Delaware North — which counts the reigning World Series champion Atlanta Braves among its clients — hit a major snag last year at the worst possible time. During the Braves’ playoff run in October, Truist Park in Atlanta ran out of peanuts, said Jamie Obletz, president of Delaware North Sportservice.

“Our commissary team drove through the night to another [team’s park] whose season had ended … to load up a U-Haul truck and drive back to Atlanta to sell at the game the next night,” Obletz said.

And in San Diego earlier this year, a warehouse manager had to take a ride-sharing service to a wholesale store to reload on tortilla chips.

“There are countless stories of unsung associates trying everything possible to make sure product is there and ready to go for fans,” Obletz said. “In a normalized environment, you place orders two weeks [ahead], true up the order three days in advance, stock up the morning of and you’re ready to go. That’s not the environment we’re living in.”

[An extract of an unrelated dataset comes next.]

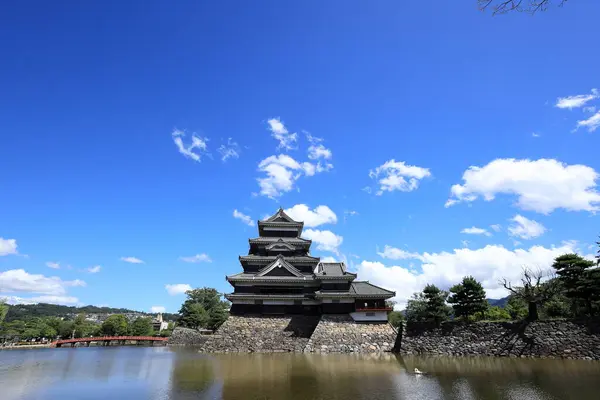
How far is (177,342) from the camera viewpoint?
108 ft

Kourie and other vendors expect to experience the effects of inflation for the next 12 to 18 months, and Kourie said it might be a while before prices seem less exploitative, especially with the recent all-time national high price of fuel. Yale’s Kim and other vendors agree that supply chain issues in particular won’t resolve soon.

So, baseball fans, prepare to shell out a bit more for that hot dog next season, too.